(Beginning of DATA)

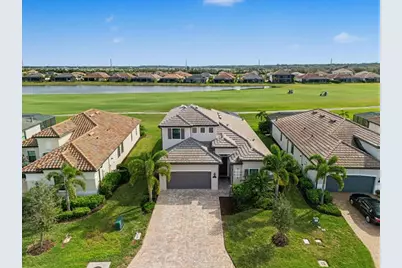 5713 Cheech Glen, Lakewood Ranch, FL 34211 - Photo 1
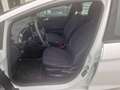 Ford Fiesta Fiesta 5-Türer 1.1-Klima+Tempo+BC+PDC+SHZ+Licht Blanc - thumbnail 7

(End of DATA)
(Beginning of DATA)

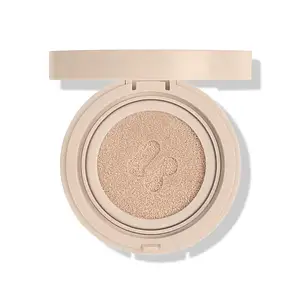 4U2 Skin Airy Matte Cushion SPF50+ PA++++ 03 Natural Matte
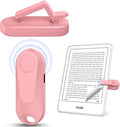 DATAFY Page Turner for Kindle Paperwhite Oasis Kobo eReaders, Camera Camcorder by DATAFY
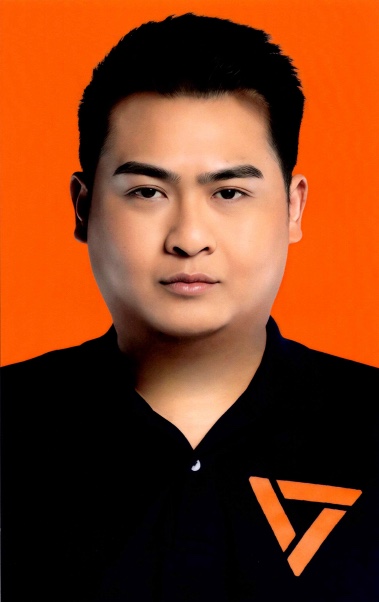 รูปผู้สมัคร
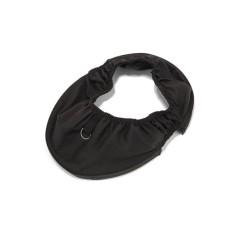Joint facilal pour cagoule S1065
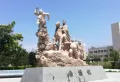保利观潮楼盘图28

(End of DATA)

*EXERCISE DESCRIPTION:* Recast the data as a Markdown table with the columns Row and Line, starting at the line that has "5713 Cheech Glen, Lakewood" and stopping after the line that has "Ford Fiesta Fiesta". Omit blank lines, and leave the pictures out of your answer.

*REPLY:*
| Row | Line |
|---|---|
| 1 |  5713 Cheech Glen, Lakewood Ranch, FL 34211 - Photo 1 |
| 2 |  Ford Fiesta Fiesta 5-Türer 1.1-Klima+Tempo+BC+PDC+SHZ+Licht Blanc - thumbnail 7 |